State how many lines in the items below contain the word "between", matching case, and give only that number.
%%
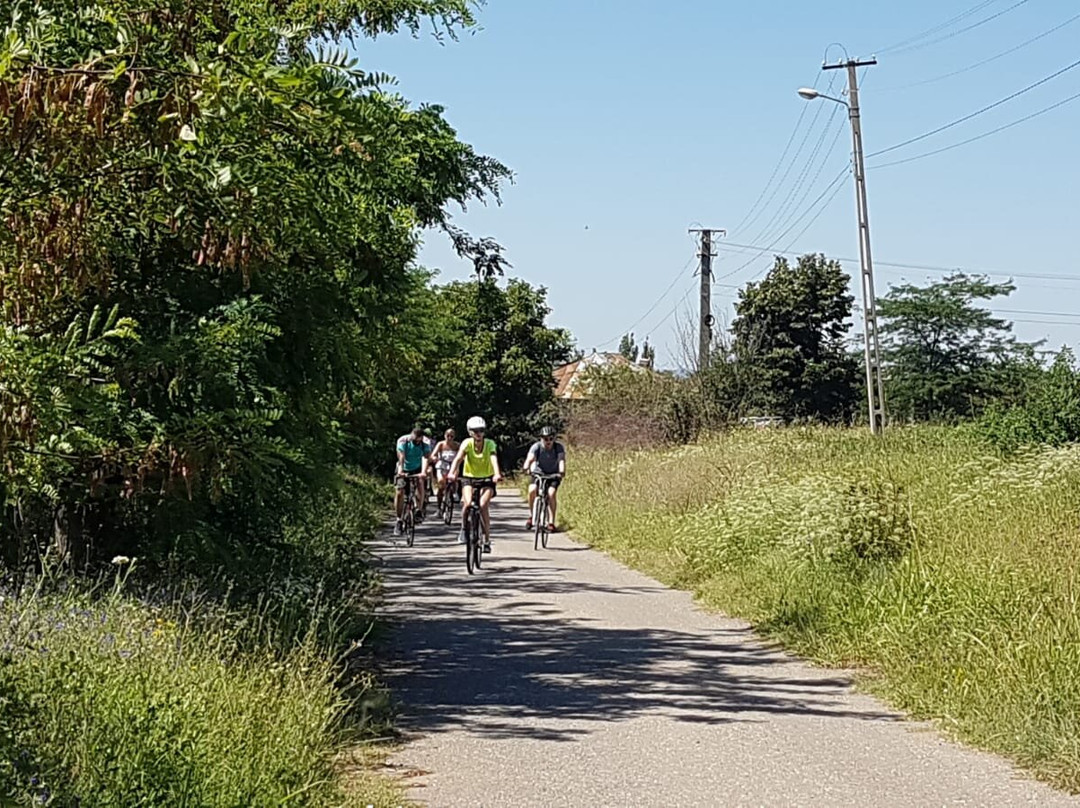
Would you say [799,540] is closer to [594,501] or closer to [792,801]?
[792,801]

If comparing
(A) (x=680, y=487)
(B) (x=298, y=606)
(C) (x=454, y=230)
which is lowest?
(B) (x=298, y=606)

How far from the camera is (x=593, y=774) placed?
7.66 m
%%
%%
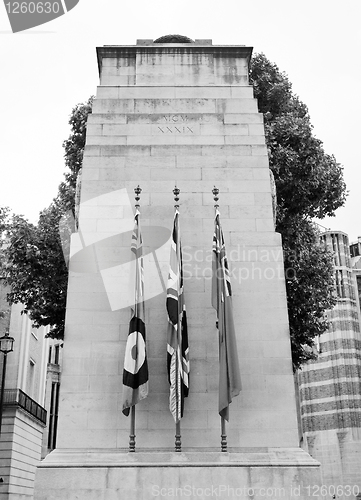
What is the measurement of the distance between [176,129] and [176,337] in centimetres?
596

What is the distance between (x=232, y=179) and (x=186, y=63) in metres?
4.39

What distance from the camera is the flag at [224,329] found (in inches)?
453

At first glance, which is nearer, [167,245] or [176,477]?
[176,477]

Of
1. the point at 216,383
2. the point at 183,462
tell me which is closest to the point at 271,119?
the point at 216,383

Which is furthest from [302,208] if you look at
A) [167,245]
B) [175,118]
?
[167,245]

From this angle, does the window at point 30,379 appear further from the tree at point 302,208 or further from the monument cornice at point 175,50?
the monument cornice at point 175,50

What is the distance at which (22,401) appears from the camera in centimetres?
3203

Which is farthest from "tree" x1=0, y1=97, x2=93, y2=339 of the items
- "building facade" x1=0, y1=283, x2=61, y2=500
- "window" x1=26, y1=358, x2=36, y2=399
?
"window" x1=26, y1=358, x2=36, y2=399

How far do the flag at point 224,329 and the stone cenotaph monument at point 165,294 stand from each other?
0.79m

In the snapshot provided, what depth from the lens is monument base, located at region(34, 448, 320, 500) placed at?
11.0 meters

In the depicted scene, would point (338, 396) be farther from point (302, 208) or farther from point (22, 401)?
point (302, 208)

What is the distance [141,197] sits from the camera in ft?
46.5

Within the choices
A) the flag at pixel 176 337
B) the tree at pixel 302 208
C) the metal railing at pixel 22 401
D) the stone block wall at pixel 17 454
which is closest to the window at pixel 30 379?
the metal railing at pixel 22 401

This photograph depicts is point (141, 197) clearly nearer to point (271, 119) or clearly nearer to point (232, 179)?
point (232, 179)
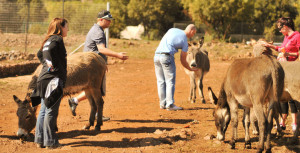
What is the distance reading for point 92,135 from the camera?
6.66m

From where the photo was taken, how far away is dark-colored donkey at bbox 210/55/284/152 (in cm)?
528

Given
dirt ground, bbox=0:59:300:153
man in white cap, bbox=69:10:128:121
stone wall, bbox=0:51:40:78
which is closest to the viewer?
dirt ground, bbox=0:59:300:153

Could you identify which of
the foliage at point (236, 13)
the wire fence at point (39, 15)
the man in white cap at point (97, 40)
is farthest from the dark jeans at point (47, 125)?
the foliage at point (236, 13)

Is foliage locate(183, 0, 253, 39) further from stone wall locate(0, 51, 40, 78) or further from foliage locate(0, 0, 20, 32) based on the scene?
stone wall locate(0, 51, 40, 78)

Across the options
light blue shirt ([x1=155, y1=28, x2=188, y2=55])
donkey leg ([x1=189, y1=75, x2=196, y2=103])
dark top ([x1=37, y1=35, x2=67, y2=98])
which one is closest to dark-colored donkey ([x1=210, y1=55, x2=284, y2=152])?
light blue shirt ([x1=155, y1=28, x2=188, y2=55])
%%
*Exercise result*
2